Teenagers who do not know what they want to do for careers or education after high school graduation are common. Rare is a teen who takes it upon herself to help fellow students discover potential career paths before they graduate.
Enter Amanda Blythe, a senior at Fort Zumwalt West High School, who conducted a career fair at her school as her Girl Scout Gold Award Project.
The Girl Scout Gold Award is the highest national award that a Girl Scout Senior or Ambassador, girls in grades 9-12, can earn.

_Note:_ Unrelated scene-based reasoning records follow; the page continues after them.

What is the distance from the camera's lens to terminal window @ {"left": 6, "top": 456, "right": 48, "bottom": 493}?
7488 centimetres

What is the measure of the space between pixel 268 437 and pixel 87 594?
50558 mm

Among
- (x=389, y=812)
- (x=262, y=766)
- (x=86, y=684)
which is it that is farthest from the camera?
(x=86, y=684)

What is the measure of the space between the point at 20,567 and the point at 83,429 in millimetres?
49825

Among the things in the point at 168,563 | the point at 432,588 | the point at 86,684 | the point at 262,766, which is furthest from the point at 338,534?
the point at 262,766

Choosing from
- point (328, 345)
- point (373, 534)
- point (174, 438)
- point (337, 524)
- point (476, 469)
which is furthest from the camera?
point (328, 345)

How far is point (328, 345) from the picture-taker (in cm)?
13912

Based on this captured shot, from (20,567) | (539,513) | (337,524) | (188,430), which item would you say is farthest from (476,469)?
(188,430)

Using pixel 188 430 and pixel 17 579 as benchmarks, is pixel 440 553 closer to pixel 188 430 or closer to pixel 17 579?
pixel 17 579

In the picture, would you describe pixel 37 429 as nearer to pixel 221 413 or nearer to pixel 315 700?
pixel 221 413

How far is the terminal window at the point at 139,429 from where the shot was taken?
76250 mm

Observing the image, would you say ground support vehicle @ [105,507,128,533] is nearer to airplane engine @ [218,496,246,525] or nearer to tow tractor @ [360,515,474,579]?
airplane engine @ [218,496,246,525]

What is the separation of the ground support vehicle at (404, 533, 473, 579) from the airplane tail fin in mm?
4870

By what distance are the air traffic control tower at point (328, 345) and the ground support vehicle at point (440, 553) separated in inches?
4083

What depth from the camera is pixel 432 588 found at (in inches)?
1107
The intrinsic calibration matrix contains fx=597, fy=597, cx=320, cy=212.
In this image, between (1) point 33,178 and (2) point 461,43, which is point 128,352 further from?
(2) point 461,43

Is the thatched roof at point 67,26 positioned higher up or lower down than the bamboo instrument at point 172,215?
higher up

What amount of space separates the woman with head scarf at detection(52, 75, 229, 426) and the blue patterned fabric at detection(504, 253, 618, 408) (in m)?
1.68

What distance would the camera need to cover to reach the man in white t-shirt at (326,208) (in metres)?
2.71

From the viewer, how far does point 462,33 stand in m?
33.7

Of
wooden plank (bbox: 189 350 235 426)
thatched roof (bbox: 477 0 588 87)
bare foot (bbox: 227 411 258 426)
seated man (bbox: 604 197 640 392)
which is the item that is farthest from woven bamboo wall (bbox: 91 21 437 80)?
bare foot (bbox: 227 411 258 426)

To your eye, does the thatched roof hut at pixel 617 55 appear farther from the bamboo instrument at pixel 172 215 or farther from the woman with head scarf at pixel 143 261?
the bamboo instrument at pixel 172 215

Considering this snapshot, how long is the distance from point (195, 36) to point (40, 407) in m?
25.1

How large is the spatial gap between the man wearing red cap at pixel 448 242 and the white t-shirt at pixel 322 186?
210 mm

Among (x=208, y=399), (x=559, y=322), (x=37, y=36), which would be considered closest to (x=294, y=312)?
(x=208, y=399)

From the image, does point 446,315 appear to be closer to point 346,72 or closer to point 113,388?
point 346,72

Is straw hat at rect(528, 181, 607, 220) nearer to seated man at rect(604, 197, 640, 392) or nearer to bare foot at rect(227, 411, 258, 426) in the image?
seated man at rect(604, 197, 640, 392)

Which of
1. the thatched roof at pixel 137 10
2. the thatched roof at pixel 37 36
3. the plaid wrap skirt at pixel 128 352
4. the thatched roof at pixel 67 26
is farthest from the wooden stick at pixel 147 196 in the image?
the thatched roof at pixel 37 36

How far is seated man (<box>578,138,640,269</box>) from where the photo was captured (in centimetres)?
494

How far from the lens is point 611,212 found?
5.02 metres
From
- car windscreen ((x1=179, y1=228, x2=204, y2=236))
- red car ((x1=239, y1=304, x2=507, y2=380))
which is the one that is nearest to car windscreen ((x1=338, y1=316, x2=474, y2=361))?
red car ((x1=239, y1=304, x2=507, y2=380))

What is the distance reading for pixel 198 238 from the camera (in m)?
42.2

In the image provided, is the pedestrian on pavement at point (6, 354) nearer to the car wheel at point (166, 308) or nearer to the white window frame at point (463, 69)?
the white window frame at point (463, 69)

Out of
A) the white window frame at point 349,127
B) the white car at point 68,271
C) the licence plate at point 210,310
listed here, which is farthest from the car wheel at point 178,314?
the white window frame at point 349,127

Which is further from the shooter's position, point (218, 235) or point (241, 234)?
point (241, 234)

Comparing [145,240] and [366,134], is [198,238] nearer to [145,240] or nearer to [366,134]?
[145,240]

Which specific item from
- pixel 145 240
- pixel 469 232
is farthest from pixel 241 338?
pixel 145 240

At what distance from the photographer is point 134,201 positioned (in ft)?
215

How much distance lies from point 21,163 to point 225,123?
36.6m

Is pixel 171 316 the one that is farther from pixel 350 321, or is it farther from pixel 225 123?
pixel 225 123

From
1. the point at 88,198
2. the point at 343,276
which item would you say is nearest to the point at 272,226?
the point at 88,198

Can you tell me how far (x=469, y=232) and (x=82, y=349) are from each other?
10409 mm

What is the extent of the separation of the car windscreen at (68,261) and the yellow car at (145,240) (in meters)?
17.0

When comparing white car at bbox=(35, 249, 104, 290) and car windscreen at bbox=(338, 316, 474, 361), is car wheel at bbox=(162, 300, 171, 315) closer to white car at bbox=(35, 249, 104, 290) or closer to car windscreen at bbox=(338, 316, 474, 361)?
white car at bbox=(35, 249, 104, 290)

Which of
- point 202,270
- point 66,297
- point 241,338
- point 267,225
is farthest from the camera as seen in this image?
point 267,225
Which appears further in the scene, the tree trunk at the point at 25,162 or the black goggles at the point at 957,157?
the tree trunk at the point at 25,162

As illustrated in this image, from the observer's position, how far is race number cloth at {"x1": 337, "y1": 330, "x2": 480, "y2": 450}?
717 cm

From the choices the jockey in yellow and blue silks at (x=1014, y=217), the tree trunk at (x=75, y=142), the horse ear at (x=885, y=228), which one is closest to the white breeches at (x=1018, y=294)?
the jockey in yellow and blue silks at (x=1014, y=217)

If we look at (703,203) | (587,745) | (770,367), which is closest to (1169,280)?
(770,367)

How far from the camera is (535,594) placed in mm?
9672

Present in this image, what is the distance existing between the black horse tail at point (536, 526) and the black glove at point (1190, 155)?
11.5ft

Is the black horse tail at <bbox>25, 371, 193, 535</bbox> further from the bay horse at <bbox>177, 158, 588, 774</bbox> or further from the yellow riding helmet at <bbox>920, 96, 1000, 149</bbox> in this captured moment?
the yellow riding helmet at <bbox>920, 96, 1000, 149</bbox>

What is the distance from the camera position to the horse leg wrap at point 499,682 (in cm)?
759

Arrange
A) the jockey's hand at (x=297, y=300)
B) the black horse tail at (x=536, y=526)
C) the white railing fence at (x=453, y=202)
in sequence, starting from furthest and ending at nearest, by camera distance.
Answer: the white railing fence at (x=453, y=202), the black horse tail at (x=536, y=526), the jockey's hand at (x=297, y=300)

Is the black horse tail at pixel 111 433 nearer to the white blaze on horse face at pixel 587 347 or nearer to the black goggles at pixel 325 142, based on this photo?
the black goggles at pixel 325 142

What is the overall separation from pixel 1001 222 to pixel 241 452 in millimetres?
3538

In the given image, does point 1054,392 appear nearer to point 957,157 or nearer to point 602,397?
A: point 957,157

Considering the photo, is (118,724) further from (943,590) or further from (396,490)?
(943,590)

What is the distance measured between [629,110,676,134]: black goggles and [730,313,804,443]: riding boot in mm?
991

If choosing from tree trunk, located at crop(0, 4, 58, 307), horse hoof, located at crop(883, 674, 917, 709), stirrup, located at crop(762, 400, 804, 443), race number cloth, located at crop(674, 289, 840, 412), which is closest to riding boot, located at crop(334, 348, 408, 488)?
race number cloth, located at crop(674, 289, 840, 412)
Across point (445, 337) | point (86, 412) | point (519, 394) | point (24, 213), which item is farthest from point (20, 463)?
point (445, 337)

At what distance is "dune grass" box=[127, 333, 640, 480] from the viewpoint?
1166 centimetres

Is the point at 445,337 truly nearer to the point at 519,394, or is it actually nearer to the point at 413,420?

Blythe is a Girl Scout Juliette, meaning that she is an individual Girl Scout, not part of a traditional troop.
“As I started to weigh my potential career possibilities, I realized a lot of my friends did not know what they wanted to study in college,” she said. “Also, I noticed that my school offered limited information to help students find a suitable career path.”
As part of her background research, Blythe investigated popular careers and surveyed her classmates to determine what careers interested them. She created a contact list of career representatives and invited them to come to her school one evening with information booths.
Blythe feels she succeeded in helping many of her friends and classmates with an important life decision. “A lot of them walked away with a better grasp of what they wish to pursue in college. Many students even left the fair with new career possibilities.”
Earning the Girl Scout Gold Award requires a suggested 80 hours of planning and implementing a challenging, large-scale project that is innovative, engages others and has a lasting impact on its targeted community with an emphasis on sustainability.
“My project will be sustainable because I handed all of the materials, including the contact list, to my project advisor so the guidance department, in conjunction with the National Honor Society, will continue to host the career fair each year.” She also contacted area businesses and career representatives and asked them to consider attending future career fairs.
Blythe said her project posed some difficulties, such as finding businesses and individuals to contact and getting them to respond to her. She also realized the importance of having alternate contacts for the career representatives.
A major lesson she learned from her project is, “You have to be very flexible and willing to work with others. Sometimes, you have to deviate from your plan.”
Earning the Girl Scout Gold Award puts girls among an exceptional group of women who have used their knowledge and leadership skills to make a difference in the world. Some of the Gold Awardee benefits are:
- A Girl Scout who has earned her Gold Award and enlists in the US armed forces, immediately rises one level in rank
- Colleges and universities recognize the achievements and leadership abilities of Girl Scout Gold Award recipients by offering scholarship programs
- Achievements of the Girl Scout Gold Award recipients are acknowledged by many government and non-profit organizations
Less than one percent of all Girl Scouts earn the Girl Scout Gold Award. With talent, passion, commitment and determination, they can make changes in their communities and impact people around the world. This year, 40 girls in eastern Missouri earned Gold Awards. They were recognized at a reception at Maritz in Fenton in June.